20 June 2020
Attending a protest - Privacy suggestions not always accurate
The Electronic Frontier Foundation is just one organisation that provides information about digital privacy, free speech and legal aspects of privacy being US centric.
Now whether people have (factually) had enough or there are agent provocateurs in relation to organised protests, the use of smartphones during these activities could be to your detriment.
A piece of advice given to safeguard your privacy, when attending a protest is to:
".. take a screenshot of the photo on your mobile device to remove the metadata.."
We know for a fact that the above suggestion may not hide your metadata, as described in the above article, where the amount of data given is dependent on the operating system and its version also depending on the smartphone manufacturer's decision to include whatever data they choose within the operating system's interface which is in charge of the screenshot data.

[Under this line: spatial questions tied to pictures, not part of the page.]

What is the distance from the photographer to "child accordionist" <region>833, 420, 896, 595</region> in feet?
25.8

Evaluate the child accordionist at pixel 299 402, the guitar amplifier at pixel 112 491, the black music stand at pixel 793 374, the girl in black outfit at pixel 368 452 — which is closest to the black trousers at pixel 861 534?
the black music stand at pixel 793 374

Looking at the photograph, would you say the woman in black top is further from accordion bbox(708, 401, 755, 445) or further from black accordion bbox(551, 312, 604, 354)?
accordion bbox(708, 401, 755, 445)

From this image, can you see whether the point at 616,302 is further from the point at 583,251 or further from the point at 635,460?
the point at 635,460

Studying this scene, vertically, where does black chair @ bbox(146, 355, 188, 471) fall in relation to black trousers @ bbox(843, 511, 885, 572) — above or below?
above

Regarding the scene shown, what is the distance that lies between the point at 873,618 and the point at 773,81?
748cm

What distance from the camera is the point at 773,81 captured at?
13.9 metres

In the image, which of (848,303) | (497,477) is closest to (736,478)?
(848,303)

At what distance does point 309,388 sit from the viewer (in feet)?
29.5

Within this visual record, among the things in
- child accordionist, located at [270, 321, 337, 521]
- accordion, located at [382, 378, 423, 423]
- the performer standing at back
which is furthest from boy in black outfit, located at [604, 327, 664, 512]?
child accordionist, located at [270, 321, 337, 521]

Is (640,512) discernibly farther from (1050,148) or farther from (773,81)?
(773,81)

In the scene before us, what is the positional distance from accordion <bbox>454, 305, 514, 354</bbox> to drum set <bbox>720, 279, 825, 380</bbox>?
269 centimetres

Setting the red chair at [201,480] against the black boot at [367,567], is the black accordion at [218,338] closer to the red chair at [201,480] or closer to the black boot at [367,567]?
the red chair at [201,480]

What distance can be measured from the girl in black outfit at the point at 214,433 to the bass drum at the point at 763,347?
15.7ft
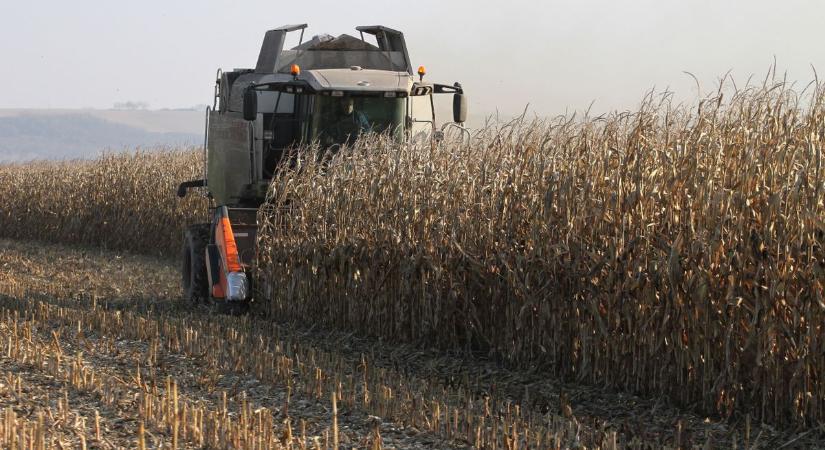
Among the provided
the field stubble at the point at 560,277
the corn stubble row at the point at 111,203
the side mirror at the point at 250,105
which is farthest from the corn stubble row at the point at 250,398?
the corn stubble row at the point at 111,203

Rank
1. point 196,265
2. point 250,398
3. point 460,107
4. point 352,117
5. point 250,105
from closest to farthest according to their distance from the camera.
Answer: point 250,398 → point 250,105 → point 352,117 → point 460,107 → point 196,265

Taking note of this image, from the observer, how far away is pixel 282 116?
10891mm

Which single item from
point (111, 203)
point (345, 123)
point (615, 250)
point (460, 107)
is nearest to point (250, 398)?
point (615, 250)

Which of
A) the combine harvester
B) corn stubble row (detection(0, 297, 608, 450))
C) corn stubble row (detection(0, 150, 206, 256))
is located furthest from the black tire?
corn stubble row (detection(0, 150, 206, 256))

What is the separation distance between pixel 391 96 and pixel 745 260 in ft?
17.1

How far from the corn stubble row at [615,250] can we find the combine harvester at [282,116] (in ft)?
3.44

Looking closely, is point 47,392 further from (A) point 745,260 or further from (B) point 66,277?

In this experiment we took a photo which was then screen captured, were only a portion of that screen capture is published as seen in the attachment below:
The metadata contained from this screen capture above contains the following identifying fields which have been blacked out:
Remembering that ALL metadata is used to identify you/your device, the more concerning pieces of information in this screen capture are the Camera maker and Camera model, which have been blacked out for the poster's privacy.
So, it is still not a good idea to post a screen capture of a picture to upload to social media without actually stripping the EXIF data first.
There are smartphone apps available for this purpose.